● **THE TASK**: Please render the material as a two-column CSV with the headers text and answer, starting at the beginning of the material and ending at the line containing "14 centimetres", with one row per text-and-answer pair and each value in a single quoted field whose line breaks become spaces. Leave the pictures out.

[start of SUPPLIED DATA]

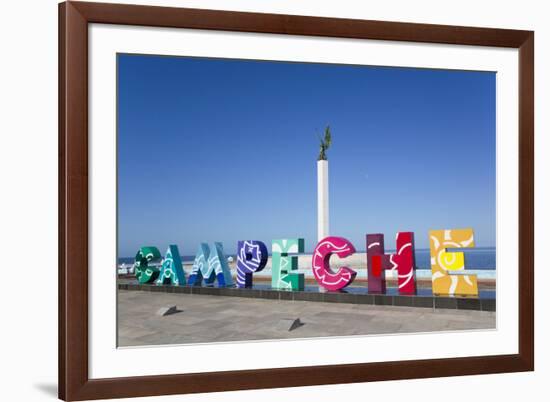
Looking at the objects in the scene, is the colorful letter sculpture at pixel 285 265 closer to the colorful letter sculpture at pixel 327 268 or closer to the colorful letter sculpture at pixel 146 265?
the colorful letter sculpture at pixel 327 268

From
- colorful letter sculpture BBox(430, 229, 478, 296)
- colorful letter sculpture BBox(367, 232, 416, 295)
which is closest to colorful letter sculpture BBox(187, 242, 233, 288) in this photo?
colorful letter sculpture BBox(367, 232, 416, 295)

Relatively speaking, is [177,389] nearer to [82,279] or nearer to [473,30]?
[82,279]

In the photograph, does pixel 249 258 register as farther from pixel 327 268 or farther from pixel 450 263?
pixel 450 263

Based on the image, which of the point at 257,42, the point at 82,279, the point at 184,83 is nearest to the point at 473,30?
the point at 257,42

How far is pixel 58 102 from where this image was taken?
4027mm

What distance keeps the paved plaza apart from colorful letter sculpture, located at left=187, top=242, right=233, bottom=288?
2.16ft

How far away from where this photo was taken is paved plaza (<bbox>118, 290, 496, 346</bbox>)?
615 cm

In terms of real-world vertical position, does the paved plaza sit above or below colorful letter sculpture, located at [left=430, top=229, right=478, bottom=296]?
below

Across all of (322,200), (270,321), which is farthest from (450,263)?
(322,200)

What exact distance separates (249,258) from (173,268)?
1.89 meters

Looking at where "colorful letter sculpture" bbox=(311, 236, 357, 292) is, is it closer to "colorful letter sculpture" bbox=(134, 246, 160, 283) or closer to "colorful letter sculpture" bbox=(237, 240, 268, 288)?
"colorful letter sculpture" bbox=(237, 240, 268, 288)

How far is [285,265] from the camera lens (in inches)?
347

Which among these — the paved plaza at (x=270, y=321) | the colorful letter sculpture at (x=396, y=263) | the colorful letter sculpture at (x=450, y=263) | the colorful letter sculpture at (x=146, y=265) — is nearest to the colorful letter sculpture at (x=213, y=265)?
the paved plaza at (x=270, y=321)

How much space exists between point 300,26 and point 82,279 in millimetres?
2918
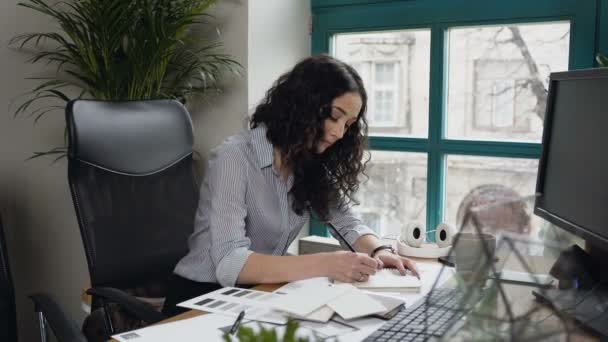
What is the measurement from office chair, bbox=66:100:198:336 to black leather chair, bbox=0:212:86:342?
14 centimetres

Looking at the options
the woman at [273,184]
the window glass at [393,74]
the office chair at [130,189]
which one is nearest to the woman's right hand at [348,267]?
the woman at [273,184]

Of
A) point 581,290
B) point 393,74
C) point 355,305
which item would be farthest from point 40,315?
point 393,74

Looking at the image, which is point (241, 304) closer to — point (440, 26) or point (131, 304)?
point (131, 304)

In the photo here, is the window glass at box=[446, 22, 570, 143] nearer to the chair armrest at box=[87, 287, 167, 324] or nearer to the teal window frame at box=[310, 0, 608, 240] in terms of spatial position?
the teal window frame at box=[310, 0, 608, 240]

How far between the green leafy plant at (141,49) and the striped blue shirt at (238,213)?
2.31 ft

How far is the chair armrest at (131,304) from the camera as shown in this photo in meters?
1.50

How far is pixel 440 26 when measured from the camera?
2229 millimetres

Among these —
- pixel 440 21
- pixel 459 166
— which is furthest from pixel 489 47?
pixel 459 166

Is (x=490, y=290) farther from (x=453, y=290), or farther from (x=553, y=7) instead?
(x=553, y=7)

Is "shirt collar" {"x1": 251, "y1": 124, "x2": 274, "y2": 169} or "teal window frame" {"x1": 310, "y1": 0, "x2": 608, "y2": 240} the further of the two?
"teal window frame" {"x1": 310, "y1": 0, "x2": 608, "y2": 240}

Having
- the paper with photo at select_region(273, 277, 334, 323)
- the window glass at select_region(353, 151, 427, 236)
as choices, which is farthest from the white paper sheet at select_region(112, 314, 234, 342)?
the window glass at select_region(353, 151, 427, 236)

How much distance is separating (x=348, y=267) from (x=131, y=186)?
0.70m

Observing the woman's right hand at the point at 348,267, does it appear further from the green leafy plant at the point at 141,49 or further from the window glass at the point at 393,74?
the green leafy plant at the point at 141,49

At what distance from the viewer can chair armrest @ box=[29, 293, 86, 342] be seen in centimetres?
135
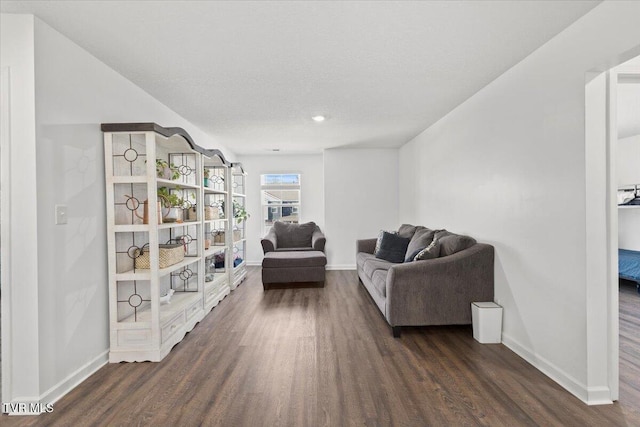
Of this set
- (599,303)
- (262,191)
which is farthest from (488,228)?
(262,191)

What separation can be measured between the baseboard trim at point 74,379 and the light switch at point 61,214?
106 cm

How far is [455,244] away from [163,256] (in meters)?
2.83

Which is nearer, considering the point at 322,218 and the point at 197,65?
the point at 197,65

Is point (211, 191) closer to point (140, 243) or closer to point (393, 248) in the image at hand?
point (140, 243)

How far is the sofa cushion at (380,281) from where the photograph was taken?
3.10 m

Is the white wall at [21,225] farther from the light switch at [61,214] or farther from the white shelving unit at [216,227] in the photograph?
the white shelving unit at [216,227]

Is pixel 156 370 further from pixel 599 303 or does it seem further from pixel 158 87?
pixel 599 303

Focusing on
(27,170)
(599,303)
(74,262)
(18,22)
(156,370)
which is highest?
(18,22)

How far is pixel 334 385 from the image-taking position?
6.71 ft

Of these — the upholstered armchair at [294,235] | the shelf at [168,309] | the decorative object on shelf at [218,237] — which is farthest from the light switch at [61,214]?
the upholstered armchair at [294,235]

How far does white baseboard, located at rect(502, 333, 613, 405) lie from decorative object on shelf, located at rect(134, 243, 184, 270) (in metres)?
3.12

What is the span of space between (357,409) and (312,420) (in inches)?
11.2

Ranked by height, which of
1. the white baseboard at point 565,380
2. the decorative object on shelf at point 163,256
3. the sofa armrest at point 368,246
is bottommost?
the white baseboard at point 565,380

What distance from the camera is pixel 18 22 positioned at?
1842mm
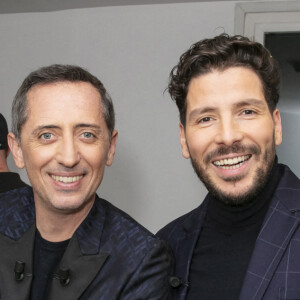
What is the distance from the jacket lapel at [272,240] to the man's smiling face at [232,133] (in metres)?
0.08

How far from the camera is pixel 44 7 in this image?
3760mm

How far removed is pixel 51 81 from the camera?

[end of SUPPLIED DATA]

● **THE ANSWER**:
text,answer
"Looking at the objects in the scene, is the colorful letter sculpture at pixel 285 265 closer to the colorful letter sculpture at pixel 327 268 or closer to the colorful letter sculpture at pixel 146 265?","the colorful letter sculpture at pixel 327 268"
"From - colorful letter sculpture BBox(430, 229, 478, 296) - colorful letter sculpture BBox(367, 232, 416, 295) which is closest to colorful letter sculpture BBox(187, 242, 233, 288) in this photo?","colorful letter sculpture BBox(367, 232, 416, 295)"
"Relatively speaking, is [177,389] nearer to [82,279] or nearer to [473,30]?","[82,279]"
"In the photograph, does pixel 249 258 register as farther from pixel 327 268 or farther from pixel 450 263?","pixel 450 263"
"Based on the image, which of the point at 257,42, the point at 82,279, the point at 184,83 is nearest to the point at 473,30?","the point at 257,42"
"How far is pixel 58 102 from where this image was taken?","4027mm"
"What distance keeps the paved plaza apart from colorful letter sculpture, located at left=187, top=242, right=233, bottom=288?","2.16ft"
"How far away from where this photo was taken is paved plaza (<bbox>118, 290, 496, 346</bbox>)?","615 cm"
"In terms of real-world vertical position, does the paved plaza sit above or below colorful letter sculpture, located at [left=430, top=229, right=478, bottom=296]?","below"
"Across all of (322,200), (270,321), which is farthest from (450,263)?","(322,200)"
"What exact distance separates (249,258) from (173,268)?","1.89 meters"
"Looking at where ""colorful letter sculpture"" bbox=(311, 236, 357, 292) is, is it closer to ""colorful letter sculpture"" bbox=(134, 246, 160, 283) or closer to ""colorful letter sculpture"" bbox=(237, 240, 268, 288)?","""colorful letter sculpture"" bbox=(237, 240, 268, 288)"
"How far is [285,265] from the camera lens (in inches)?","347"
"Which among these — the paved plaza at (x=270, y=321) | the colorful letter sculpture at (x=396, y=263) | the colorful letter sculpture at (x=450, y=263) | the colorful letter sculpture at (x=146, y=265) — is nearest to the colorful letter sculpture at (x=213, y=265)?","the paved plaza at (x=270, y=321)"
"How much space exists between point 300,26 and point 82,279 in millimetres?","2918"
"What is the measurement from office chair, bbox=66:100:198:336 to black leather chair, bbox=0:212:86:342?","14 centimetres"